There are two things the story doesn’t say. First, if you Google the name of the lead researcher and ‘prostate cancer’, one of the top hits is another paper on prostate cancer (and coffee, protective). That is, the Health Professionals Followup Study, like its sister cohort, the Nurses Health Study, is in the business of looking for correlations between a long list of interesting exposures and potential effects. Some of what it finds will be noise, even if it appears to pass sanity checks and statistical filters. They aren’t doing anything wrong, that’s just what life is like.
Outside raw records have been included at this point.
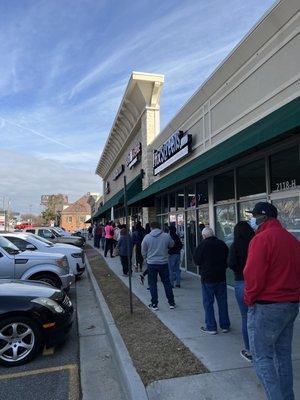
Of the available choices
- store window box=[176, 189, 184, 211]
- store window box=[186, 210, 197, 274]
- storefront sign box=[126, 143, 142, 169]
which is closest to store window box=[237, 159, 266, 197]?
store window box=[186, 210, 197, 274]

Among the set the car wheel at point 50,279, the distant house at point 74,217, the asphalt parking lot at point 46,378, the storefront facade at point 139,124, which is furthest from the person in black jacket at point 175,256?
the distant house at point 74,217

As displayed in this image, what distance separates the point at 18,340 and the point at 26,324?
0.25m

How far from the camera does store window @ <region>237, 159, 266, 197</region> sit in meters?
8.80

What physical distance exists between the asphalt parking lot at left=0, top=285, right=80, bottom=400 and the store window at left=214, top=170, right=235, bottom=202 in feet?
18.4

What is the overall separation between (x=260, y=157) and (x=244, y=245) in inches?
157

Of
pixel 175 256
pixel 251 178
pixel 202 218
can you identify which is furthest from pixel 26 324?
pixel 202 218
Second, there were 167 lethal prostate cancers in men with vasectomies. If the excess risk of 20% is really due to vasectomy, rather than something else, that would mean about 27 cancers caused by 12000 vasectomies. Combining lethal and advanced cases, the same approach gives an estimated 38 cases from 12000 vasectomies. So, if this is causation, the risk is 2 or 3 serious prostate cancers for every 1000 vasectomies. That’s not trivial, but I think it sounds smaller than “20% raised risk”.

July 10, 2014

Summaries of income

I don’t want to get into the general business of election fact-checking, but we have a Stat-of-the-Week  nomination for a statement that is (a) about a specifically statistical issue at the high-school level, and (b) unambiguously wrong.  From Richard Prebble’s “The Letter”:

 Cunliffe is basing Labour’s election campaign around the claim that inequality is growing. Fact check: inequality is falling and New Zealand remains a very equal country. The claim that around a quarter of a million children are in poverty is dubious, to say the very least. Cunliffe says households in poverty have less than 60 percent of the medium income after housing costs. If Bill Gates came to live in New Zealand, the medium income of the country would rise and, according to that logic, more children would be in poverty.

David Cunliffe, as you presumably know, talked about the median, not “medium”; the use of a fraction of median income as a relative poverty threshold is very common internationally. The reason for using the median is precisely that the median income of the country would not rise if a few billionaires were added to the population. The median, the income of the household in the middle of the income distribution, is very insensitive to changes in or additions of a few values. That’s what it’s for.

While I’m writing, I might as well mention the inequality statistics.  Mr Cunliffe isn’t making up his figures on children in poverty; they can be found in the 2014 Household Incomes Report from the Ministry of Social Development [update: that figure is 260000, which matches what The Letter reported was said, but the actual speech said 285000]. The report also gives trends in the Gini index of inequality and in the proportion of income spent on housing.  StatsNZ gives trends in the ratio of 80th to 20th percentile of income, before and after housing costs. The details of trends in inequality depend on how you measure it, but by these measures it is neither falling, nor notably low internationally.